Xiu Xiu + Volcano the Bear + Tim Sparks & Dominique Cravic

Photos du concert ICI

31 Mars 2012, Espace Montevideo.

Soirée on ne peut plus éclectique au GRIM avec trois concerts qui vont se suivre et ne pas se ressembler du tout.

Cela commence par un duo de guitaristes érudits et virtuoses.

Tim Sparks l’Americain et Dominique Cravic le Français semblent avoir tout connu mais jamais ne nous regardent de haut.

Entre chaque morceau, une attitude humble, un humour pince sans rire et pas mal d’anecdotes sur la génèse des titres joués.

Quelques compositions originales et pas mal de reprises de jazz époque Cotton Club, blues et même chanson (Maurice Chevalier, Gainsbourg).

La suite est beaucoup plus experimentale avec les Anglais de Volcano The Bear, déjà venus ici même et selon un ami aux goûts sûrs un des live les plus originaux jamais vus.

Sans être aussi enthousiaste je ne peux que confirmer : leur performance n’a aucun ou peu d’équivalents et méduse la salle.

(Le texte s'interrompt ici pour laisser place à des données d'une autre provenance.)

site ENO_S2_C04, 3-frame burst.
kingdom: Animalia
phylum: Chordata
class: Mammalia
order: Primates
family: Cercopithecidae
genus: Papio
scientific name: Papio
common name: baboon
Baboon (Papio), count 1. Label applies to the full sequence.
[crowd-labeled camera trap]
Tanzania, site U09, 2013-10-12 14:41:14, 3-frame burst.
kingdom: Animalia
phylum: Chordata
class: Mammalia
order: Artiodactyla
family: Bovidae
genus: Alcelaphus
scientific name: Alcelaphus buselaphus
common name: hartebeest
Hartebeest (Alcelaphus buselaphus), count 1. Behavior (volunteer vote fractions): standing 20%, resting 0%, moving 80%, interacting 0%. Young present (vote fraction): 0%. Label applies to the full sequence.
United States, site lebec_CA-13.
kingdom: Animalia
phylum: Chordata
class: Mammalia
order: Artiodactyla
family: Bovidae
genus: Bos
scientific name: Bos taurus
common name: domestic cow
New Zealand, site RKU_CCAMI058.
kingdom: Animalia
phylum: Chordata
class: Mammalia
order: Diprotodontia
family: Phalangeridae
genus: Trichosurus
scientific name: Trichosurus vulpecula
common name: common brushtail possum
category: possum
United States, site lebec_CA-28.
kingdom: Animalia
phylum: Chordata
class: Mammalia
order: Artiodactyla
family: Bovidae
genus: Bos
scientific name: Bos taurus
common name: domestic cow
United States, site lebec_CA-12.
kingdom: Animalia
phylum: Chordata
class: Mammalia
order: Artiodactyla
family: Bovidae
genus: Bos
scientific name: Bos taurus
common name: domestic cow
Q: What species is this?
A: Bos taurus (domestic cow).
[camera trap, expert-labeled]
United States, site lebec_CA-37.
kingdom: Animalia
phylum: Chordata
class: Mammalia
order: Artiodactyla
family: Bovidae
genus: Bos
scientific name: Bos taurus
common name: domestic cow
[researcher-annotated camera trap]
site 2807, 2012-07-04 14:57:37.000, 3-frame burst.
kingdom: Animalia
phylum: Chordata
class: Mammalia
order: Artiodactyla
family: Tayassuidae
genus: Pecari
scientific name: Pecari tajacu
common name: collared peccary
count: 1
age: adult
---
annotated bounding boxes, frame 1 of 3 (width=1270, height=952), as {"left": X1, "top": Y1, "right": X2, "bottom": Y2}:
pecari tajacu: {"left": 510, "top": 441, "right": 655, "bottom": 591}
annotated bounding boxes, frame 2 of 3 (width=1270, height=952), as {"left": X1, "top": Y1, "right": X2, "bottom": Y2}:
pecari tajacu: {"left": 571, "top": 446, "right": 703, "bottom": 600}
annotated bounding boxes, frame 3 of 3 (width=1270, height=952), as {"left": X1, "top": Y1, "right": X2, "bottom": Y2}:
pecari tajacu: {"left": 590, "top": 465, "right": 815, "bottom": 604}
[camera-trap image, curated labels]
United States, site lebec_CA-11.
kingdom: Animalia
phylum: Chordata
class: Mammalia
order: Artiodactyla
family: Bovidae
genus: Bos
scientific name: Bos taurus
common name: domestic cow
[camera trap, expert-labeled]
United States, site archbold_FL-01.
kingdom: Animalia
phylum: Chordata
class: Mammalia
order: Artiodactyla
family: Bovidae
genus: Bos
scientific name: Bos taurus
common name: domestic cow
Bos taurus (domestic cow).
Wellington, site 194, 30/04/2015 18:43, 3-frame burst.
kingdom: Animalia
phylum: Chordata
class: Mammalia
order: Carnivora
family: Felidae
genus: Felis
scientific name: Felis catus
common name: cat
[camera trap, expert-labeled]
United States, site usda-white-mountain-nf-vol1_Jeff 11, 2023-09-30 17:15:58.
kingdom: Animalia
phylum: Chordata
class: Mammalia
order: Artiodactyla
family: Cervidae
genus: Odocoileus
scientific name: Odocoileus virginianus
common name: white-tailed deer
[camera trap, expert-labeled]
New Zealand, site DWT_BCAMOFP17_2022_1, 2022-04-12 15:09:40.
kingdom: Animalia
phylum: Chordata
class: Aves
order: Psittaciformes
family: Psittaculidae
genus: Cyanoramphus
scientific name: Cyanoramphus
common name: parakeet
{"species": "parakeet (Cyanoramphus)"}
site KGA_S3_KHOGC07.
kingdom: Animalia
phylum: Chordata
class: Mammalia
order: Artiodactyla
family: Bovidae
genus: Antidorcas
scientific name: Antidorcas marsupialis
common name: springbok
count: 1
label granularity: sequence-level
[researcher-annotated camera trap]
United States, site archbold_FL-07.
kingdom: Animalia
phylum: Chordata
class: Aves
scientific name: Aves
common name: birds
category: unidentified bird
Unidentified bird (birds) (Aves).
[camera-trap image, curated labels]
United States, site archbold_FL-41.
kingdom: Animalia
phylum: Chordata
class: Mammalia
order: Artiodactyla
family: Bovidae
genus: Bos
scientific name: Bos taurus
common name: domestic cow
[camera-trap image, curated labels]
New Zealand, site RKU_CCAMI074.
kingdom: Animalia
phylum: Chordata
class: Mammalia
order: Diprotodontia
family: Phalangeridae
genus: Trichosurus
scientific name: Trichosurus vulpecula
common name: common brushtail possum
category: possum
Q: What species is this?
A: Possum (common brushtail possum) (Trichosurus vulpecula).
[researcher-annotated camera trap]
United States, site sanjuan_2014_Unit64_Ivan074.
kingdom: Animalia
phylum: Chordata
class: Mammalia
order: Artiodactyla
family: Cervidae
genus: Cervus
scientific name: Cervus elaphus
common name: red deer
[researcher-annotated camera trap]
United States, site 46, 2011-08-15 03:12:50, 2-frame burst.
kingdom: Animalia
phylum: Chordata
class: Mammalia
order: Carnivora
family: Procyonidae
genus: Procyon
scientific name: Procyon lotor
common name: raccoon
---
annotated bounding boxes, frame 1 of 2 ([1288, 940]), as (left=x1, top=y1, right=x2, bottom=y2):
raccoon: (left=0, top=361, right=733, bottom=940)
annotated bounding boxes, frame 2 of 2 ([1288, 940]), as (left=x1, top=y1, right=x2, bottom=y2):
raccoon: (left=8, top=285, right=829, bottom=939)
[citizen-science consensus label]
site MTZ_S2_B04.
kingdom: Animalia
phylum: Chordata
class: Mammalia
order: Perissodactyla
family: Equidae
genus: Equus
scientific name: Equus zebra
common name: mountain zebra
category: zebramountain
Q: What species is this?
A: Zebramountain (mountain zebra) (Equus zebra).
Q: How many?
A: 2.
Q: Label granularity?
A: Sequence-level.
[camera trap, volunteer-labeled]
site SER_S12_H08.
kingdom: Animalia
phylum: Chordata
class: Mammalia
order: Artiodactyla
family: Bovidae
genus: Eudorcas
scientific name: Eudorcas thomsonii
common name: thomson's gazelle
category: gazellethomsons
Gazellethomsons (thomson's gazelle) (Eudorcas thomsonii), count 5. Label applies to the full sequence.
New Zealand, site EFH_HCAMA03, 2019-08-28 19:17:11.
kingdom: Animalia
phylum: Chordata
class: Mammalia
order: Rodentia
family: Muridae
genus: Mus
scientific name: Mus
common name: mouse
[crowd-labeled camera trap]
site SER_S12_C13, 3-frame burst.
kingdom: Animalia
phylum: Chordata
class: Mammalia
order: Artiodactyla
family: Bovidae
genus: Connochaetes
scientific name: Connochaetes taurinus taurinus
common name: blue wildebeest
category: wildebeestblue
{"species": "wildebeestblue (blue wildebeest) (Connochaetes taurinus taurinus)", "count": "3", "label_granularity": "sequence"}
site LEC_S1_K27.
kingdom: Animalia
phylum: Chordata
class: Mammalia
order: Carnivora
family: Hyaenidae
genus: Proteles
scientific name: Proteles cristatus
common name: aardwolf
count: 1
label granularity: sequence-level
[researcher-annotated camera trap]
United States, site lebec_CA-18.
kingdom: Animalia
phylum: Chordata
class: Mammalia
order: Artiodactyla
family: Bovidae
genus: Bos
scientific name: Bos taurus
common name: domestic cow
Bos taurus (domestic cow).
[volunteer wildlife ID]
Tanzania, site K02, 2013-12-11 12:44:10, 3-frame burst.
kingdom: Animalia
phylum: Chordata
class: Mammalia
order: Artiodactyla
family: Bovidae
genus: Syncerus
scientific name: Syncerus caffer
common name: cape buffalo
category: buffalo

Ils sont deux à chanter et jouer d’une multitude d’instruments, des plus classiques aux plus trafiqués, avec des tubes ou des objets percussifs non identifiés.

On se gardera bien de donner une etiquette à cette musique hautement inclassable, qui se déguste d’un bloc : aucune pause entre les différents mouvements, ce n’est qu’à la fin que leur sera abondament applaudie.

Xiu Xiu enfin, un nom familier des amateur d’indie mais toujours confidentiels de ce coté de l’atlantique malgré une dizaine d’albums en dix ans, et dont c’est le tout premier passage à Marseille.

C’est le seul concert de la soirée où l’on nous fournit des bouchons avant, et bien que ça commence par le calme « Fabulous Muscles », ce sera justifié vu les orages électriques qui vont suivre.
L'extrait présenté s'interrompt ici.